Exercise directions
Repeat the full listing, word for word.
────────────────
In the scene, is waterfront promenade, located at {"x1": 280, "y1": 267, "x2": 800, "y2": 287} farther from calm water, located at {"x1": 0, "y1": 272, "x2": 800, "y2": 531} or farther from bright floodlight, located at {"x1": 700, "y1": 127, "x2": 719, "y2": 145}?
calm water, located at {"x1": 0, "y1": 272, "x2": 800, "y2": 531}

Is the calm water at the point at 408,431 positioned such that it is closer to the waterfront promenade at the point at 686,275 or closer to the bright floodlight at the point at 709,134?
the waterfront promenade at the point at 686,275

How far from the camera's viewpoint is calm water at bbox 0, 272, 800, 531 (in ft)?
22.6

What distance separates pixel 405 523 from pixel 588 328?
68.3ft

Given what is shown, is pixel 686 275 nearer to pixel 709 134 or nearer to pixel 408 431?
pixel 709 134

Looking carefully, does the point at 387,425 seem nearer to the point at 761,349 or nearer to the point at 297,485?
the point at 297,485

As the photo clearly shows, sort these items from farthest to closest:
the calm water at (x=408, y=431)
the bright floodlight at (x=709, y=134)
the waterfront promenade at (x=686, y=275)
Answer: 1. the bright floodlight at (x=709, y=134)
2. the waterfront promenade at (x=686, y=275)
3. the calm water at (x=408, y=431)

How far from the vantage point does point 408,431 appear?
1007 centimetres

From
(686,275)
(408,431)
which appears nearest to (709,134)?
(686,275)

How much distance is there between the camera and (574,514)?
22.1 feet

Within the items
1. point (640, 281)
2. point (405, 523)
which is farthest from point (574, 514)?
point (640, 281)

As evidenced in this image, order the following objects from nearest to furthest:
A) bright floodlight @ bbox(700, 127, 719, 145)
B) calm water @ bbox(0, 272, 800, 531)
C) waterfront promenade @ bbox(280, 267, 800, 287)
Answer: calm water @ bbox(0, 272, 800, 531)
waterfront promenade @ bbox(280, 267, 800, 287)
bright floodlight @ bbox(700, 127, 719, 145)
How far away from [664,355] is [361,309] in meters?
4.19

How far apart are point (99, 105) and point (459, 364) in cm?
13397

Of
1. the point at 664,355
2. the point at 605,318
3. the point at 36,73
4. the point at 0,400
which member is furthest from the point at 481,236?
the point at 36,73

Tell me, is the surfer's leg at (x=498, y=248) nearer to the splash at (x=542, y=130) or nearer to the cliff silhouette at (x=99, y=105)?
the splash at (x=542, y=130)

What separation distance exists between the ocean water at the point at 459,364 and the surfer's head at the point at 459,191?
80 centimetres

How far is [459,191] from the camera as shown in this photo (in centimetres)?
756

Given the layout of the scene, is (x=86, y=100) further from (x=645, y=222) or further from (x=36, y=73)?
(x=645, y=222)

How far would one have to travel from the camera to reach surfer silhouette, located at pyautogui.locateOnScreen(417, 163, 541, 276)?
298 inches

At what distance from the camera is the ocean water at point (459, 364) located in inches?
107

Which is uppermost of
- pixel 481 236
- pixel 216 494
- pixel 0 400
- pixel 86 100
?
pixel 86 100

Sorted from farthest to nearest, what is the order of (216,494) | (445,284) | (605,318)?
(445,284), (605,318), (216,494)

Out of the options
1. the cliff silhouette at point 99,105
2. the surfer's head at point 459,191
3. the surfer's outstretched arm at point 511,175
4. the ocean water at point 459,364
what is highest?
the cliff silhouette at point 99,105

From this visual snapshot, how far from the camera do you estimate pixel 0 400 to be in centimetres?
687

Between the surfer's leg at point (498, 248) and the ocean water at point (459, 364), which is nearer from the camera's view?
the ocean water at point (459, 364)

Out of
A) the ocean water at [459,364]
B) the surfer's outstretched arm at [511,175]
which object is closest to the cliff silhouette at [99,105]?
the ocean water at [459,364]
────────────────
Exercise answer
In the scene, is waterfront promenade, located at {"x1": 280, "y1": 267, "x2": 800, "y2": 287} farther from calm water, located at {"x1": 0, "y1": 272, "x2": 800, "y2": 531} or farther from bright floodlight, located at {"x1": 700, "y1": 127, "x2": 719, "y2": 145}?
calm water, located at {"x1": 0, "y1": 272, "x2": 800, "y2": 531}

Is the calm water at the point at 408,431 positioned such that it is closer to the waterfront promenade at the point at 686,275 or closer to the bright floodlight at the point at 709,134?
the waterfront promenade at the point at 686,275

How far from the camera's viewpoint is calm water at bbox 0, 272, 800, 531 (in ft)?
22.6

What distance separates pixel 405 523 from pixel 588 328?
68.3ft

Given what is shown, is pixel 686 275 nearer to pixel 709 134 or nearer to pixel 408 431?
pixel 709 134

Looking carefully, does the point at 387,425 seem nearer to the point at 761,349 or nearer to the point at 297,485?
the point at 297,485

As the photo clearly shows, sort these items from farthest to closest:
the calm water at (x=408, y=431)
the bright floodlight at (x=709, y=134)
the waterfront promenade at (x=686, y=275)
Answer: 1. the bright floodlight at (x=709, y=134)
2. the waterfront promenade at (x=686, y=275)
3. the calm water at (x=408, y=431)

How far from the vantage point does point 408,431 appear?
1007 centimetres

From
(686,275)
(408,431)
which appears nearest to (709,134)?
(686,275)

How much distance is there between the camera and (574,514)?
22.1 feet

Within the items
1. point (640, 281)
2. point (405, 523)
which is farthest from point (574, 514)?
point (640, 281)

As evidenced in this image, order the following objects from nearest to furthest:
A) bright floodlight @ bbox(700, 127, 719, 145)
B) calm water @ bbox(0, 272, 800, 531)
C) waterfront promenade @ bbox(280, 267, 800, 287)
Answer: calm water @ bbox(0, 272, 800, 531)
waterfront promenade @ bbox(280, 267, 800, 287)
bright floodlight @ bbox(700, 127, 719, 145)
How far away from [664,355] is [361,309] in meters?
4.19

How far apart are point (99, 105) and point (459, 364) in cm?
13397

Of
1. the point at 664,355
2. the point at 605,318
3. the point at 36,73
4. the point at 0,400
which member is furthest from the point at 481,236?
the point at 36,73

Tell me, is the surfer's leg at (x=498, y=248) nearer to the splash at (x=542, y=130) or nearer to the cliff silhouette at (x=99, y=105)?
the splash at (x=542, y=130)

What separation distance exists between the ocean water at the point at 459,364 and the surfer's head at the point at 459,191?
80 centimetres

How far is [459,191] from the camera as shown in this photo (in centimetres)?
756

Given the layout of the scene, is (x=86, y=100) further from (x=645, y=222) or further from (x=36, y=73)?
(x=645, y=222)

How far would one have to travel from the camera to reach surfer silhouette, located at pyautogui.locateOnScreen(417, 163, 541, 276)?
298 inches

At what distance from the camera is the ocean water at point (459, 364) located in inches?
107

Which is uppermost of
- pixel 481 236
- pixel 216 494
- pixel 0 400
- pixel 86 100
?
pixel 86 100

Sorted from farthest to nearest, what is the order of (216,494) | (445,284) | (605,318)?
(445,284), (605,318), (216,494)

Out of the options
1. the cliff silhouette at point 99,105
2. the surfer's head at point 459,191
3. the surfer's outstretched arm at point 511,175
4. the ocean water at point 459,364
what is highest?
the cliff silhouette at point 99,105

From this visual snapshot, how far from the camera do you estimate pixel 0 400 to be in centimetres?
687

Between the surfer's leg at point (498, 248) and the ocean water at point (459, 364), which is nearer from the camera's view?
the ocean water at point (459, 364)

Out of
A) the ocean water at [459,364]
B) the surfer's outstretched arm at [511,175]
which object is closest to the cliff silhouette at [99,105]?
the ocean water at [459,364]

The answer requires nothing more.